If you look at the original post, you can read the comments, and even see what some people said about the anger management example.

As an aside, I’m surprised Gelman says he’d “almost never want to” invert a family of hypothesis tests to get a confidence interval, since, where possible, that is essentially what is done to use data to learn about magnitudes of discrepancy (that are and are not indicated), which I take him to be interested in.

I first coined the term blogolog here:

https://errorstatistics.com/2012/03/11/2717/

Just a curious side question: I went back to read the original anger management post, and I’m wondering: why do you say that you “find it hard to believe, however, that Fisher would have thrown some of Neyman’s wooden models onto the floor?”

Eileen: It just makes no sense, unless maybe Neyman had left his wooden models in the seminar room and Fisher was returning them. The idea of Fisher ransacking Neyman’s office is kooky enough–that he’d toss these fragile-looking models around, more so. If I’d known this issue would arise, I would have asked Lehmann when I read Reid. Maybe we’d need to ask a statistician’s shrink.

Fisher is known to have had a quick temper. Is he known for having expressed anger physically? (Hmm… “Banged the door.” …) Is he known to have done similar things to the property of other adversaries?

How plausible is it that persons unknown would have vandalized Neyman’s lab?

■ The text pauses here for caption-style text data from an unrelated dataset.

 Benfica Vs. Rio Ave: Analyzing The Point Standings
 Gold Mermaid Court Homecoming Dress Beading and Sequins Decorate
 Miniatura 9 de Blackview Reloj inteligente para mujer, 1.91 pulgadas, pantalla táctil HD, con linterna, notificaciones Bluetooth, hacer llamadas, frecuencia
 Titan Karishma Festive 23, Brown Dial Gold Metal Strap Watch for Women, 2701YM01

(No questions above are rhetorical.)

Corey: Thanks for these amusing questions, as my brain has been hammered by a logical-statistical issue for around 9 hours. I am registering a blank on Fisher and physical anger, assuming I’d ever heard of cases.

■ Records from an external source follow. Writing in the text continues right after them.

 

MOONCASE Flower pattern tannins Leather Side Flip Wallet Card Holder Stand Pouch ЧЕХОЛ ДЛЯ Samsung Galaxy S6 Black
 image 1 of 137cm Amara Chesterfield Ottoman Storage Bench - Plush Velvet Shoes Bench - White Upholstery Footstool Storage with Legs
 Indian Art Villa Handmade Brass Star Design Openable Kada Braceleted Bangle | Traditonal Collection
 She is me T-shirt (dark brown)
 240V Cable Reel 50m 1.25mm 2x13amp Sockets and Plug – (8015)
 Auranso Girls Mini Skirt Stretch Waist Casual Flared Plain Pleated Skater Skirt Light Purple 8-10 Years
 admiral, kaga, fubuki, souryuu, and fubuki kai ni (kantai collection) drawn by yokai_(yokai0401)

Should we really assume Neyman’s office was vandalized? Perhaps Reid was urging Neyman for more details on the big blowup and he just said they wondered one time if Fisher messed up his office?

By the way, I notice you didn’t call yourself Coreyshrink.

Mayo: Fisher did knock out a professional prize fighter who was working security at Cambridge, when (in his mind) they roughly treated one of his female research assistants. I did read the news paper article on it, though was unable to quickly find it on the web.

Throwing wooden models would be less of a big deal.

Keith: Well I’d be glad to hear that Fisher was protecting one of his female research assistants. But even if true (which I doubt without evidence), are we to suppose Neyman’s wooden models were threatening Fisher’s wooden models? Have you seen pictures of these models by the way?

Gelman states that he is intersted in an average effect when performing estimation; but a question I have is: how does he know that his inference is not immune to Simpson’s paradox, which implies that averages may not always be useful? Also, I’m not sure whether null hypotheses *never* could be true (in nontrivial problems), as one supposedly does not know the ‘true’ value of a parameter in advance in most realistic situations.

Nicole: I missed this. There is a fallacy invariably connected to claims that null hypotheses can never be true. With sufficient data, we may argue, they may be found false (i.e., SS results obtained), but that is different from being false. See what I mean?